Não percebes porque me rio por tudo e por nada, Porque choro porque sim e porque não.

Não me sabes ler.
Percebes o que digo mas não entendes o que faço.

Não me sabes ler. 
Olhas para mim mas não me vês.

Não me sabes ler.
Não aprecias meias-palavras. Não entendes os espaços deixados em branco à mercê da imaginação.

Não me sabes ler.
Aceitas apenas o preto e o branco. Mas tanto do que acontece se passa no cinzento.

Não me sabes ler.
Podias. Mas não sabes.

sábado, abril 16, 2016

Amor verdadeiro

Não acompanhei devidamente aquela gravidez.
Não soube quando eram exames e ecografias. Não perguntei uma única vez se estava tudo bem. Não fiz uma festa na barriga. Não torci para ser menino ou menina. Não comprei uma única peça de roupa ou lembrança. Não tive vontade de o fazer nem vontade de fingir.
Passaram nove meses e o bebé nasceu. Não fui vê-lo à maternidade. Não liguei no próprio dia a dar os parabéns. Mas uns dias depois fui vê-lo a casa...
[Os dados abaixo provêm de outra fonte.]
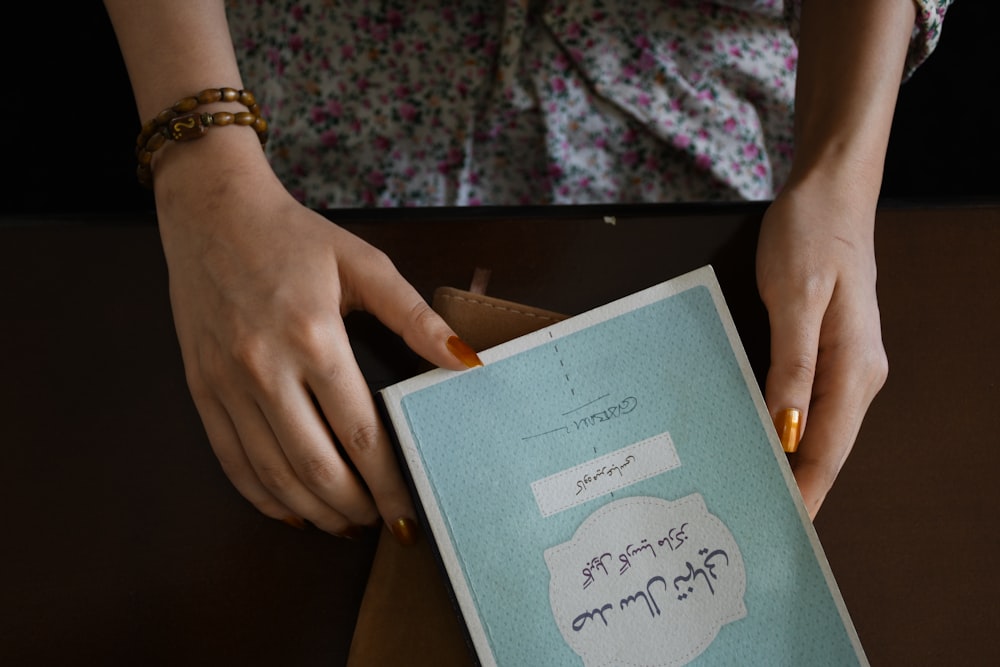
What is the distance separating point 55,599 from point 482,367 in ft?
1.13

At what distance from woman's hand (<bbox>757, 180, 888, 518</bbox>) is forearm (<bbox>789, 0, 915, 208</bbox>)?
0.09 ft

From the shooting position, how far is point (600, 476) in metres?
0.44

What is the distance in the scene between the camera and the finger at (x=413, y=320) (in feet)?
1.46

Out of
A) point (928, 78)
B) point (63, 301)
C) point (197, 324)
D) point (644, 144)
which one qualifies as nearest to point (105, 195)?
point (63, 301)

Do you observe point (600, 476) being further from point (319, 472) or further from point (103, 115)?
point (103, 115)

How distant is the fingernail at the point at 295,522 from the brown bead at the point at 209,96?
0.30m

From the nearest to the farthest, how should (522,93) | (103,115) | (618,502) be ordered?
(618,502)
(522,93)
(103,115)

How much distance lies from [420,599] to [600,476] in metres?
0.15

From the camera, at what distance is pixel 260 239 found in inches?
19.0

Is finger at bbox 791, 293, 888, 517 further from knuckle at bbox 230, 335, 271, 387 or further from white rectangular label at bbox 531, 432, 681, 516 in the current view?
knuckle at bbox 230, 335, 271, 387

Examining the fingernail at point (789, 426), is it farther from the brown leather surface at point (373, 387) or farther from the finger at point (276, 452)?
the finger at point (276, 452)

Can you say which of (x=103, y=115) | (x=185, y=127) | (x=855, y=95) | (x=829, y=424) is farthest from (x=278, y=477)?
(x=103, y=115)

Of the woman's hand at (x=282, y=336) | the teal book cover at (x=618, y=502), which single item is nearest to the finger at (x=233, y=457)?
the woman's hand at (x=282, y=336)

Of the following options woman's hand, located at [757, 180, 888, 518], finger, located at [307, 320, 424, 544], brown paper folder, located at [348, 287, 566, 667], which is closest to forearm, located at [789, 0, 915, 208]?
woman's hand, located at [757, 180, 888, 518]
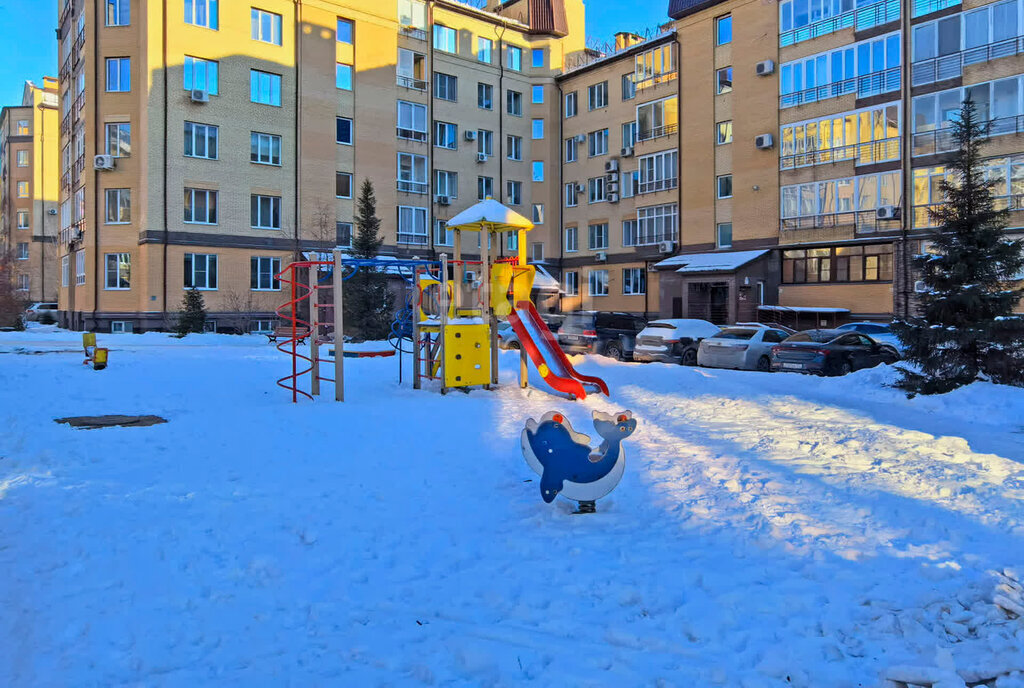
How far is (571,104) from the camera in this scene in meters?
48.2

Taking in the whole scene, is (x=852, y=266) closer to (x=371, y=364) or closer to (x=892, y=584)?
(x=371, y=364)

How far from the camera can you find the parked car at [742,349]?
2100 centimetres

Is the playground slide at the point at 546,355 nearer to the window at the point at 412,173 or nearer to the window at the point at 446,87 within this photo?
the window at the point at 412,173

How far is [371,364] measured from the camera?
19656mm

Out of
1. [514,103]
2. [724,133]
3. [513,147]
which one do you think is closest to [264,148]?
[513,147]

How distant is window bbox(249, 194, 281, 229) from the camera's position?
3769 cm

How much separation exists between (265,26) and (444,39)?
37.0 ft

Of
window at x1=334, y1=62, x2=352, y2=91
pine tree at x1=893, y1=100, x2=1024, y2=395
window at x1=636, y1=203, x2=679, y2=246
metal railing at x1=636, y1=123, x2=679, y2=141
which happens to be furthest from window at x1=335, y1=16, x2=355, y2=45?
pine tree at x1=893, y1=100, x2=1024, y2=395

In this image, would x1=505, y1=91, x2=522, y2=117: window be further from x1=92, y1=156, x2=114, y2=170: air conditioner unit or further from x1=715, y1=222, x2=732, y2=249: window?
x1=92, y1=156, x2=114, y2=170: air conditioner unit

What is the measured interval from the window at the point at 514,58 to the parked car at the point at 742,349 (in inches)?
1264

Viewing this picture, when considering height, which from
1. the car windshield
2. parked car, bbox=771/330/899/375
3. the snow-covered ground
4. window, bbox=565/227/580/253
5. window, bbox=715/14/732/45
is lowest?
the snow-covered ground

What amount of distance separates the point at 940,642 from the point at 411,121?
42.6m

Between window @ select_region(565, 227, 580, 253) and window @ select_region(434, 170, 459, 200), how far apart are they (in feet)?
25.7

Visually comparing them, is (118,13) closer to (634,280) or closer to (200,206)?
(200,206)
Não sei explicar o que nesse momento aconteceu. Já tinha ouvido falar de amor à primeira vista mas não podia sonhar com a força e intensidade de um sentimento como este. Estava a dormir ao colo da mãe (fazia-me lembrar o meu irmão em bebé). Aproximei-me sem pensar, sem os receios e as reticências que ditaram o meu afastamento durante a gravidez. Do outro lado uma mãe generosa estendeu os braços dizendo: "Toma, pega no teu sobrinho." E peguei.

Como é possível amar-se de imediato um ser que nunca vimos? Como?
Não sei como, mas é possível.

O meu sobrinho é a luz dos meus olhos e o amor da minha vida. De certo veio ao mundo para ser feliz e fazer-nos felizes. Mas talvez tenha vindo também para me ensinar algo. Lição aprendida, Leo.